De prescindir de la soberbia

E

n todas las tradiciones culturales, la soberbia es un rasgo negativo y condenable de los seres humanos, pero este espacio no bastaría para ejemplificarlo ni someramente, bástenos recordar el más próximo a la cultura de Occidente, donde la falta que amerita la expulsión del paraíso es el pecado original de la soberbia, fuente de la que derivan los otros pecados, pues la soberbia parte de la convicción de ser el mejor entre todos al grado de igualarse con la propia Creación, creyendo que se puede modificar mediante el halago para atraer ejércitos a esta causa.

De hecho, tras milenios de condena a la soberbia, en la segunda mitad del siglo XIX el filósofo alemán Nietzsche, afirma que la soberbia es la virtud de los hombres superiores, una virtud que implica honestidad absoluta consigo mismos para una autosuperación constante que no se esconde ante los otros, sino se exhibe. Pensamiento que corresponde al contexto histórico del clímax del colonialismo capitalista, el progreso de las ciencias y la industrialización a toda máquina en el occidente europeo. Cuando las religiones de Oriente y los cuerpos éticos de las culturas calificadas entonces de primitivas, consideraban aún a la soberbia individual un rasgo antisocial opuesto a la armonía colectiva, que aportan la solidaridad, la empatía y la humildad en las relaciones humanas, como parte de la armonía insuperable de la Naturaleza, o la Creación o Dios.

En el polo opuesto, representado por Occidente, el ser humano se iba volviendo superior a una naturaleza que aún percibe como un freno, un obstáculo a superar para obtener la realización plena, pero no de lo humano, sino de ciertos seres humanos superiores, a los que, desde el desarrollo de las ciencias positivas hasta las artes parece dar la razón una evolución inducida, hasta la locura del armamento nuclear. Y, en lo que se refiere a la actividad productiva para conservar la salud y la energía humanas, la investigación y la aplicación de resultados se concentran en la satisfacción de ciertas capas de las poblaciones y en una actividad comercial, no de intercambio justo, sino basada en la ganancia para unos pocos. Así, la soberbia es premiada con la acumulación de riquezas en unas pocas manos sin asomo de remordimientos.

Ya desde antes (en esta columna se ha planteado el proceso histórico de los monocultivos) el desarrollo de la humanidad en Occidente se sustenta en modificar la naturaleza así sea brutalmente, en principio para satisfacer las necesidades básicas, pero después para engrandecer el poder, económico, político, militar de unos sobre otros, considerados también humanos o no.

Desde que los pueblos de los trigos modificaron la naturaleza para facilitar la agricultura de estos cereales, rompiendo la simbiosis de plantas que crecían juntas, se construyeron como semidioses, desarrollaron una tecnología admirable, es cierto, pero se desviaron del poder resolver problemas al poder absoluto sobre el medio, al grado de considerarlo enemigo y dedicarse a destruirlo. Lo grave es que hayan impuesto los métodos aptos para su propia supervivencia en la cuarta parte del globo, a las otras tres cuartas partes que vivían satisfactoria y humildemente de los policultivos del arroz, el maíz y los tubérculos. Pero ya es tiempo de recuperar nuestra historia con firmeza y humildad ante Natura.
= = = = =
> **REQUISITOS DEL EJERCICIO**
a - Pasa al inglés esta oración del texto sobre la soberbia: "Así, la soberbia es premiada con la acumulación de riquezas en unas pocas manos sin asomo de remordimientos."
b - En el texto sobre la soberbia, ¿en qué época afirmó Nietzsche que la soberbia es la virtud de los hombres superiores?

> **LÍNEAS DE DATOS**
= = = = =
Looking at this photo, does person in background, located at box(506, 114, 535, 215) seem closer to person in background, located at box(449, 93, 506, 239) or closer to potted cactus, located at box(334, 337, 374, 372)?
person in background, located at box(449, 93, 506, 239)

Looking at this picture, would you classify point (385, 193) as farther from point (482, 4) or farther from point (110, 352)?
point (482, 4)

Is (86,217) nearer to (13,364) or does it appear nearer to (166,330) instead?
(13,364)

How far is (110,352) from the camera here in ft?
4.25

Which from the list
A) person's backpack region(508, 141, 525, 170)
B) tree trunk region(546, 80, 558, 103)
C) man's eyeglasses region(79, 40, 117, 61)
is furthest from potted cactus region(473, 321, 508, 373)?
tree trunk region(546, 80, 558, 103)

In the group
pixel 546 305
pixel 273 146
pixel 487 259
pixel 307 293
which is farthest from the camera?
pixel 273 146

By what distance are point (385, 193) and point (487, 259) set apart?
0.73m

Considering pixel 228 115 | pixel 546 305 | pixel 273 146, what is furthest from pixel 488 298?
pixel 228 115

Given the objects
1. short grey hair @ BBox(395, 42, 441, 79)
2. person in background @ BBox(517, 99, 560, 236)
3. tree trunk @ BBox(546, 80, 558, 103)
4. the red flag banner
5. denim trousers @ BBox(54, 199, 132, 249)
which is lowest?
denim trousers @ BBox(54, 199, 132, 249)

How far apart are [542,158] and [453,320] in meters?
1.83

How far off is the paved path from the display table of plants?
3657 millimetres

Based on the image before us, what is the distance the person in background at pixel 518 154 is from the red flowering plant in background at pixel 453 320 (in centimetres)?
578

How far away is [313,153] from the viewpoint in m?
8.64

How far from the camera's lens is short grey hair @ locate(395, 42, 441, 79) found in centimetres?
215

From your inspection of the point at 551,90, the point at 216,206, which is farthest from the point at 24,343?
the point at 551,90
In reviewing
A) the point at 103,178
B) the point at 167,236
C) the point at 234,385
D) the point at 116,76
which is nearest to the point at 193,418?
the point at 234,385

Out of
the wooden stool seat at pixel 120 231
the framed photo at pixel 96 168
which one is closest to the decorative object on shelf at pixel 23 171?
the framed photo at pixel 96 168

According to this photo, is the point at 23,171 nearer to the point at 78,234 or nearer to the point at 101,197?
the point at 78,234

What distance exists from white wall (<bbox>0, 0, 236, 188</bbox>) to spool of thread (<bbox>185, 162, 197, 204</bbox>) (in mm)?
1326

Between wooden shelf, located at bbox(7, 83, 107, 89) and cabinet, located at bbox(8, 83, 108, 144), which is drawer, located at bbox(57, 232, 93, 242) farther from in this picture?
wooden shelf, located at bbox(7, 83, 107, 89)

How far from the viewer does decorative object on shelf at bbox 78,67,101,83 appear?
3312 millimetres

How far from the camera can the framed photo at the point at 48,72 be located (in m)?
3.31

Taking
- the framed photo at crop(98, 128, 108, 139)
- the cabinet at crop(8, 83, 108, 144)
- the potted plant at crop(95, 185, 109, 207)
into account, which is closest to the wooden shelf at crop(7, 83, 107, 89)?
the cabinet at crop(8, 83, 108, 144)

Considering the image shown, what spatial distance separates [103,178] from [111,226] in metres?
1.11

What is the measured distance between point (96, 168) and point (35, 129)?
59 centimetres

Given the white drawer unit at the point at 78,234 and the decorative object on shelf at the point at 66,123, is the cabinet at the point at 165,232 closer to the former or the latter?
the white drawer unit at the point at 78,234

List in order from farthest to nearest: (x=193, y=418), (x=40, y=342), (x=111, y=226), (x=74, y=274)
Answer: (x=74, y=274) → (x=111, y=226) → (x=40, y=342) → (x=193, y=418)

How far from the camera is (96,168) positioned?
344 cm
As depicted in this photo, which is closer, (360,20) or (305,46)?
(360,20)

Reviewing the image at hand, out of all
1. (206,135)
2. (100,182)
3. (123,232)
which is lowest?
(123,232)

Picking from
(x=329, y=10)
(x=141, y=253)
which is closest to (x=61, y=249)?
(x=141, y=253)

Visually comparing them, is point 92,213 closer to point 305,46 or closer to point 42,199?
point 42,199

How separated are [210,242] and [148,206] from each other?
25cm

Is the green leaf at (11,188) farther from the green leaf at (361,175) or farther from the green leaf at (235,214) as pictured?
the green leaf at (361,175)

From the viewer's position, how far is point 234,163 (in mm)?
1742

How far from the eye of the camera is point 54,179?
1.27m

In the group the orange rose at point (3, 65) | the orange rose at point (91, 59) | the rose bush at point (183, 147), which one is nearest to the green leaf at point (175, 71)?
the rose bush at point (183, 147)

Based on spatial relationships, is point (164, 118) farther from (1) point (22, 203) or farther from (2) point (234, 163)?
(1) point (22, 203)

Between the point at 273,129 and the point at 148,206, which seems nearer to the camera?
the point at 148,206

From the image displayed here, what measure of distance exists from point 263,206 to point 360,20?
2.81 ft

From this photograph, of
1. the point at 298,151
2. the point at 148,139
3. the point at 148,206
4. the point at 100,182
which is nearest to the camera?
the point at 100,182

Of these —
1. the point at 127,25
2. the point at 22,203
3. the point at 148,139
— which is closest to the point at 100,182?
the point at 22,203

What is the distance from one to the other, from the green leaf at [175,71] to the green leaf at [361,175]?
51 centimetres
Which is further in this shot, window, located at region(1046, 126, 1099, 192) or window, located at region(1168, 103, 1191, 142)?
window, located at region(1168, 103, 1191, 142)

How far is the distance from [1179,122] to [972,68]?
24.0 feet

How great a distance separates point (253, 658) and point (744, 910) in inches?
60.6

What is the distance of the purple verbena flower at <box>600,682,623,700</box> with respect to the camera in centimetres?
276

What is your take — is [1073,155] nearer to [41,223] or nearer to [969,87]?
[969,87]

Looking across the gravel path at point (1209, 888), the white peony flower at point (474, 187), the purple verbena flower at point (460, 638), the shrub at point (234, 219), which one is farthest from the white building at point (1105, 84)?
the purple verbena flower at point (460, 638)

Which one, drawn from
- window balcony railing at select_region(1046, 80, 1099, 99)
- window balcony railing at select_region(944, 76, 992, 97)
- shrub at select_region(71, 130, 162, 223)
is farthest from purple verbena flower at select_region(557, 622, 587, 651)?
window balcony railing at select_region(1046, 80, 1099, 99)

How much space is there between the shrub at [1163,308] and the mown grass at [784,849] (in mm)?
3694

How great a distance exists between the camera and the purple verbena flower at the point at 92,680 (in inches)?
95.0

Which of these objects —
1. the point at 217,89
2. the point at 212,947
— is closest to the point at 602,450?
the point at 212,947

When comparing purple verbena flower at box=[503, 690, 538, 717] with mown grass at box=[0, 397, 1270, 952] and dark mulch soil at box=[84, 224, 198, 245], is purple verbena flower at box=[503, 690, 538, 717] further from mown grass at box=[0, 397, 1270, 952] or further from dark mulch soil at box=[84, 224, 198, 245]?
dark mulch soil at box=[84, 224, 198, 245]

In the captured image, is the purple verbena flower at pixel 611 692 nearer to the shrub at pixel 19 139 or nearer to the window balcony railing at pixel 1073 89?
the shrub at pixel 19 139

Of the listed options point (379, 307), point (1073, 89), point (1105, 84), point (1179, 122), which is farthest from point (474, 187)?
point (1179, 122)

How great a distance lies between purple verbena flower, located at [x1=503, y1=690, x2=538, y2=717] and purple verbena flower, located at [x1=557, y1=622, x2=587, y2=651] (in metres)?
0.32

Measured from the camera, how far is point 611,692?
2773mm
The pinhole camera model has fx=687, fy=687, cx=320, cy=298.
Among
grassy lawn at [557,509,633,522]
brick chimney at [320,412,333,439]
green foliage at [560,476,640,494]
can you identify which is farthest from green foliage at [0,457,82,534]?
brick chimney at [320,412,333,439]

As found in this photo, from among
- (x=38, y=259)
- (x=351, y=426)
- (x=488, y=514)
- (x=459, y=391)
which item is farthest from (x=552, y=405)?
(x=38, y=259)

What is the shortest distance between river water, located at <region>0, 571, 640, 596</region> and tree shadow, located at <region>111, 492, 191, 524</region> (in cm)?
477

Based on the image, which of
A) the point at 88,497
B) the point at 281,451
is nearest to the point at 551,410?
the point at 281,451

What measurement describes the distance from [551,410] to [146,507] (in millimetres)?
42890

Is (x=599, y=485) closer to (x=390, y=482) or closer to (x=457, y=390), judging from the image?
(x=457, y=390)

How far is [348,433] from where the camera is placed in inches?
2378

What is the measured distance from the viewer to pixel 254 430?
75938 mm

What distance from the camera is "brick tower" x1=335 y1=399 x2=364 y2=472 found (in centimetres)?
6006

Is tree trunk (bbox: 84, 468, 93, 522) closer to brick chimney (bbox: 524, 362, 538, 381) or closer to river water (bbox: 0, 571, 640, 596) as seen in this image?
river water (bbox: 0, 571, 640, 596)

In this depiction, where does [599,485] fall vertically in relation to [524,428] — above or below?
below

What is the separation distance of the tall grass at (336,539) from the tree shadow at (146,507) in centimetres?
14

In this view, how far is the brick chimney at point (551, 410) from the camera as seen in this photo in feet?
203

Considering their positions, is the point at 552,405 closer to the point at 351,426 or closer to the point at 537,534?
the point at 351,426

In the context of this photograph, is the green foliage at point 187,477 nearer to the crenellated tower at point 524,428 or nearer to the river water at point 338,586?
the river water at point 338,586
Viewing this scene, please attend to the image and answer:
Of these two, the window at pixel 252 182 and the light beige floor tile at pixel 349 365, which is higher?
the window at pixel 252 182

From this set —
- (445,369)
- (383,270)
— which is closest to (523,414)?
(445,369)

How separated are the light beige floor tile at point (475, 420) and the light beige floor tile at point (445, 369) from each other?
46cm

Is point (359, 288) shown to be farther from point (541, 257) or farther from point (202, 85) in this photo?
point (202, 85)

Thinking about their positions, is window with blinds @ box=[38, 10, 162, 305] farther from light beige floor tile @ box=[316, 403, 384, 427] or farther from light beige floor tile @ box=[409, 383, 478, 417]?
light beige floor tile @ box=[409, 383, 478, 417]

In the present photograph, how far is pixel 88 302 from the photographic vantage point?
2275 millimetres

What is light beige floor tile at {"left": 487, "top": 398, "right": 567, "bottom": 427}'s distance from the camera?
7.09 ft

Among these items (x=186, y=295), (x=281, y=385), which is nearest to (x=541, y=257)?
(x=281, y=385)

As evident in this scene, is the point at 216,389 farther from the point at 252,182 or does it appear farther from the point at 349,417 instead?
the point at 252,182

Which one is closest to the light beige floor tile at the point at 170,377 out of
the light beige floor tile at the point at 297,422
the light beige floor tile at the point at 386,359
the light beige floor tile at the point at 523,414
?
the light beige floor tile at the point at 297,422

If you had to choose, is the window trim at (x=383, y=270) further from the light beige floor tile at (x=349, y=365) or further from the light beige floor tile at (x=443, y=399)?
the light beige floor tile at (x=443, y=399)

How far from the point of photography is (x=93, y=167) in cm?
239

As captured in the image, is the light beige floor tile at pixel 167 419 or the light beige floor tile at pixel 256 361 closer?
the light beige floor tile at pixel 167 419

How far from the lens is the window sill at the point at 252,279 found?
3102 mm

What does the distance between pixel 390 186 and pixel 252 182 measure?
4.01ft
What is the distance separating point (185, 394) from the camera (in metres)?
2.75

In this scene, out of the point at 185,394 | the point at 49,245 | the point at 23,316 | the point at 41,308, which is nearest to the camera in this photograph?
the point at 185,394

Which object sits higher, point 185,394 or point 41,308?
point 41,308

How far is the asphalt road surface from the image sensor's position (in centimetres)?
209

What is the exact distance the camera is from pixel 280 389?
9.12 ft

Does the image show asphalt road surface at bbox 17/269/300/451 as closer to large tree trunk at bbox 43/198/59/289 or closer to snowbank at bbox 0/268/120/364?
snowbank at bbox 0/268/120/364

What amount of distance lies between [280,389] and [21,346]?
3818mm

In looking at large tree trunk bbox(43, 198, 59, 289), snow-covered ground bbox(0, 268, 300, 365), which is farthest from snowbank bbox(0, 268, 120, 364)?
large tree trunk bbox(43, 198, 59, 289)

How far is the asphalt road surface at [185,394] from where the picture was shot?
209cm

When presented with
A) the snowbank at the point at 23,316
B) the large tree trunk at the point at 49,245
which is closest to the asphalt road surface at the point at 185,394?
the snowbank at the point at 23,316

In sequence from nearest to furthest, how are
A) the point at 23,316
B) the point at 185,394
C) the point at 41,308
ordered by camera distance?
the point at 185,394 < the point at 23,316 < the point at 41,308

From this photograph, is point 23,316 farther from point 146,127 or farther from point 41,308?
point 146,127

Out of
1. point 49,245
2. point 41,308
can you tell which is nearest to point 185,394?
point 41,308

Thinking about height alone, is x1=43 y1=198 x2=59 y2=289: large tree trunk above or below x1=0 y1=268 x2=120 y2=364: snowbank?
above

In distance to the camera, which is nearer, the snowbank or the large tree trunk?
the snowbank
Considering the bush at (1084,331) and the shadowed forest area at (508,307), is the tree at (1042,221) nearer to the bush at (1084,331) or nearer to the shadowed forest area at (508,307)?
= = = = =
> **RESPUESTAS FINALES**
a - Thus, pride is rewarded with the accumulation of wealth in a few hands without a hint of remorse.

b - En la segunda mitad del siglo XIX.